Il futuro della regolamentazione dell’IA dipenderà in gran parte dalla capacità delle autorità di bilanciare sicurezza e innovazione, evitando di imporre misure troppo restrittive che possano frenare lo sviluppo di tecnologie potenzialmente rivoluzionarie. Una possibile soluzione potrebbe essere l’introduzione di meccanismi di valutazione trasparenti, in cui le aziende e le autorità collaborano per definire standard condivisi per la sicurezza dei modelli AI. Questo approccio permetterebbe di identificare e mitigare i rischi senza compromettere l’accesso a tecnologie che potrebbero migliorare la sicurezza globale. Tuttavia, affinché ciò avvenga, sarà necessario un dialogo aperto tra governi, aziende e ricercatori, per evitare che misure come quella che ha colpito Fable 5 e Mythos 5 diventino la norma.
Cosa devono fare gli utenti e le aziende ora
Per gli utenti e le aziende che facevano affidamento su Fable 5 e Mythos 5, la prima priorità è identificare alternative immediate. Anthropic ha confermato che altri modelli, come Opus 4.8, non sono stati interessati dalla sospensione, quindi potrebbe essere utile valutare se questi modelli possano soddisfare le esigenze attuali. Tuttavia, se la necessità riguarda specificamente l’analisi di codice o la rilevazione di vulnerabilità, potrebbe essere necessario esplorare altre soluzioni, come strumenti open source o servizi di sicurezza informatica tradizionali, almeno fino a quando non verrà chiarita la situazione.

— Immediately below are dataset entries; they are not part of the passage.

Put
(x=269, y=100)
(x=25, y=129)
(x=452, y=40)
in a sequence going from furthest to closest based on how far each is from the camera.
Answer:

Un altro aspetto cruciale è monitorare gli sviluppi normativi e le comunicazioni ufficiali di Anthropic. Poiché la direttiva è stata emanata in modo improvviso e senza dettagli tecnici, è probabile che nei prossimi giorni o settimane possano emergere ulteriori informazioni che chiariscano le motivazioni della sospensione e le eventuali azioni che l’azienda intende intraprendere per riabilitare i modelli. Gli utenti dovrebbero inoltre considerare l’impatto che questa decisione potrebbe avere su progetti in corso, valutando se sia necessario apportare modifiche ai piani di sviluppo o di implementazione per evitare ritardi o problemi di conformità.
Infine, questo episodio rappresenta un campanello d’allarme per l’intera industria dell’IA, sottolineando l’importanza di una collaborazione più stretta tra aziende, governi e comunità tecnologica per definire standard chiari e trasparenti. Gli sviluppatori e le aziende dovrebbero iniziare a valutare come integrare nei propri processi decisionali la possibilità di interventi normativi improvvisi, adottando strategie che permettano di adattarsi rapidamente a cambiamenti regolamentari senza compromettere la sicurezza o l’innovazione. Solo attraverso un approccio proattivo e collaborativo sarà possibile garantire che l’IA continui a evolversi in modo sicuro e responsabile, senza subire limitazioni eccessive che ne ostacolino il potenziale.